Kayınvalidenin direniş vasiyeti
Direnişe destek için gelen Validebağ gönüllülerinden Aslı Kahraman Eren, 30 yıllık İkizdere gelini olduğunu söyleyerek, “Kayınvalidem 10 yıl önce bana ‘kızım ben ölürsem buraya sahip çık’ dedi. Burada yaşanan bu olaydan sonra burada olmanın ne kadar önemli olduğunu, atalarımızın, ceddimizin bu topraklar adına verdiği mücadelenin ne kadar önemli olduğunu gördük. Sizlerle omuz omuza nöbet tutmaya çalıştım. Doğa kardeşliğinde buluşuyoruz. Birleşe birleşe kazanacağız diyoruz. Ormanlarımız yakılıyor, talan ediliyor. Bizler gelecek nesillere bırakacağımız bir doğa için mücadele ediyoruz. Direniş varsa umut da vardır diyorum” dedi.

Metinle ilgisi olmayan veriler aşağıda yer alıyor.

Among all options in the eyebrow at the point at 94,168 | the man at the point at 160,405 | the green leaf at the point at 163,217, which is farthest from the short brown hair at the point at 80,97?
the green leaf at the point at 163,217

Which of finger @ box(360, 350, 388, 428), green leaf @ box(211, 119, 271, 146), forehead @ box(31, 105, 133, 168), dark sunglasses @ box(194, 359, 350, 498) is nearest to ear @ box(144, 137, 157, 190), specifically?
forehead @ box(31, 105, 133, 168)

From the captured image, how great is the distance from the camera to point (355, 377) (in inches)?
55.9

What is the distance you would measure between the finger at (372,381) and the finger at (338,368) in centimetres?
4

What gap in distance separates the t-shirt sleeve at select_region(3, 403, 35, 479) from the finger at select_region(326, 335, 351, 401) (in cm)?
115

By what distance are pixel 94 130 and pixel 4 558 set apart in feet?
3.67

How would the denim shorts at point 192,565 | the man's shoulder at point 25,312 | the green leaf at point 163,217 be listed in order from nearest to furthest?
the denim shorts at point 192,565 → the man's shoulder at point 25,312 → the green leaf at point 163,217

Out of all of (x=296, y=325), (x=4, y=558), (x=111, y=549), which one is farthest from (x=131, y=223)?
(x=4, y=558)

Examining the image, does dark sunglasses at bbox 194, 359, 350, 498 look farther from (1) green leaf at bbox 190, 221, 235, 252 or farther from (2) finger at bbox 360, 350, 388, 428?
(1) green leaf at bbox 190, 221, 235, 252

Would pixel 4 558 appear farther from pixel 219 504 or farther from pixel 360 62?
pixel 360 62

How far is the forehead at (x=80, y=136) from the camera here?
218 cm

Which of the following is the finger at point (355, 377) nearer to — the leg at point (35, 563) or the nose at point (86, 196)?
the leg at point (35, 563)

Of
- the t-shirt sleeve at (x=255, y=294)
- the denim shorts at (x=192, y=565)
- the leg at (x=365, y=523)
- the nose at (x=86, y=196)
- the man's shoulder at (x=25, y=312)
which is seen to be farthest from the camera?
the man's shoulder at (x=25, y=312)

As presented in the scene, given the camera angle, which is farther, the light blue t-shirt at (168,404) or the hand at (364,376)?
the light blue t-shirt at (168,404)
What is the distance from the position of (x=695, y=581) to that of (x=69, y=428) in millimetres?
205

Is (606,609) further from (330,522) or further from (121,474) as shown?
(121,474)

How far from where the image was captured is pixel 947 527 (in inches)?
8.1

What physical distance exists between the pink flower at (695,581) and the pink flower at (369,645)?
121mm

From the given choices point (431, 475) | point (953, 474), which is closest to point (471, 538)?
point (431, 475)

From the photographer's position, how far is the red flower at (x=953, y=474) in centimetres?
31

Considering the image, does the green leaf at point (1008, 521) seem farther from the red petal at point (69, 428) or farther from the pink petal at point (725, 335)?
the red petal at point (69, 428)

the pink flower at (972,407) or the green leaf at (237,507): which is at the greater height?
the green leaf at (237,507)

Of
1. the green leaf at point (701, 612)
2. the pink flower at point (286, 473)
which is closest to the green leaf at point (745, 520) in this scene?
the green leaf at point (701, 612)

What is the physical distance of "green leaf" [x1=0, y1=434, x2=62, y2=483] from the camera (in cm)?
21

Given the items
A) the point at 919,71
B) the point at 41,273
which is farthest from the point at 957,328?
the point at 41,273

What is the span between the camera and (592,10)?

Daha sonra konuşan fındıklı Belediye Başkanı Ercüment Çervatoğlu, doğa direnişin önemine dikkat çekerek, doğa talanına karşı çıkan köylüleri mücadeleleri için kutladı. Çervatoğlu, direnişin başından bu yana olduğu gibi bundan sonra da mücadeleye destek olmaya devam edeceklerini söyledi.
Taş ocağına yürüyüş
Konuşmaların ardından kitle “Birleşe Birleşe kazanacağız”, “Dereler özgürdür özgür akacak” sloganları eşliğinde taş ocağına doğru yürüyüşe geçti. Kitlenin önü taş ocağının bulunduğu alanda askerler ve bariyerler ile kapatıldı. Askerlere tepki gösteren yurttaşlar sloganlar atarken, bir grup kadının bariyerlere dayanarak şarkı söylemesi duygulu anlar yaşattı. Kitle sloganlar eşliğinde dönerken yolun kenarında konuşlanan askerlere tepki göstererek, “Cengiz’in değil halkın jandarması” sloganları ile tepki gösterdi.
Kitle daha sonra direniş çadırlarına geçerek, nöbete devam etti.